The Department of Theatre and Dance at Illinois State University has conducted their annual fall auditions, meaning the shows you'll see at ISU's Center for the Performing Arts and Westhoff Theatre this September, October and November now have actors attached.
The first show of the season will be Noel Coward's Hay Fever, a daffy 1924 script about an eccentric family enjoying a weekend at their home in the country. Father David Bliss is a novelist, while mother Judith is an overly dramatic grande dame of the theatre. Their children Sorel and Simon are just as flaky as their parents, enjoying playing games and tricks to keep themselves entertained. Each member of the Bliss family has invited a guest for the weekend without telling anybody else, which adds confusion (and a few extra crazy people) to the equation. Tennis, anyone? Sonja Moser will direct Hay Fever for ISU, with a cast that includes MFA actress Bethany Hart as Judith and Nico Tangorra as her husband David. Sorel and Simon will be played by Kaitlyn Wehr and Kyle Fitzgerald, with Lauren Sheffey as Judith's former dresser who is now the housekeeper and Eliza Palumbo, Alejandro Raya, Gabriela Rivera and MFA actor Colin Trevino-Odell as the hapless guests. Nicole Greco will appear as Amy, a character who appears to have been added to Hay Fever for this production. Look for Hay Fever at Westhoff Theatre from September 24 to 28.

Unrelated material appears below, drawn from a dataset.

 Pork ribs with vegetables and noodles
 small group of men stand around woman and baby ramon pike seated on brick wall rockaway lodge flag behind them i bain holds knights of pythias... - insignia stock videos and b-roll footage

Sarah Ruhl's In the Next Room (or the Vibrator Play) is a very different kind of drama. MFA directing candidate David Ian Lee will take the reins of Ruhl's frisky look at how women might've come to discover the pleasure of the vibrator back at the end of the 19th century. For ISU's Center for the Performing Arts, MFA actors Colin Lawrence and Natalie Blackman have been cast as Dr. and Mrs. Givings, the couple who discover a new use for electricity, with Allison Sokolowski and Graham Gusloff as a patient and her husband, Brandi Jones as a wet nurse with a different outlook, Dario Carrion as an artist who makes an impact on the household, and Kelly Steik as the doctor's assistant. In the Next Room will take the CPA stage October 2 to 11.
Next up is Quiara Alegria Hudes's Water by the Spoonful, which won the 2012 Pulitzer Prize for Drama. It is the second of three "Elliot" play by Hudes, all involving an Iraq war vet named Elliot Ortiz who has a tough time adjusting to life back in the US. Water by the Spoonful shows us not just Elliot, but his mother and his cousin, as well as a group of friends who only know each other through an internet support group for recovering addicts, charting the difference between the families we're born with and the families we create for ourselves. Water by the Spoonful is scheduled for Westhoff Theatre October 23 to November 1, with MFA candidate Leah Cassella directing MFA actor Ronald Roman as Elliot, Lauren Pfeiffer as his cousin Yasmin, Eddie Curley as a phantom of Elliot's imagination, and Jaime Taylor, Joey Banks (also in the MFA acting program), Anastasia Ferguson and Hananiah Wiggins as the denizens of the online forum.
Continuing the list of strong female playwrights represented on this year's ISU schedule, Lynn Nottage is up next. Nottage is another Pulitzer Prize winner, although she took that award for Ruined in 2009 rather than By the Way, Meet Vera Stark, the 2011 play to be directed by Don LaCasse for ISU. Vera Stark is funny and irreverent, a take on a black actress from the 1930s who leapt off the screen and into Hollywood history. Vera was a maid in real life before she played one for Hollywood, but she was a big hit before she suddenly disappeared forever. What happened to Vera Stark? We'll find out November 6 to 15 in the Center for the Performing Arts, with MFA actress Faith Servant as Vera, Mary DeWitt as the star who plays Vera's high-maintenance boss on and off the screen, Brianna Haskell and Gabrielle Lott-Rogers as Vera's friends, also looking for stardom, Dan Machalinski and Wesley Tilford as a director and studio head, and La'Mar Hawkins as Vera's one great love. That's all in Act One. In the second act, they all take different roles as a panel of academics and TV guests trying to solve the Vera Stark mystery.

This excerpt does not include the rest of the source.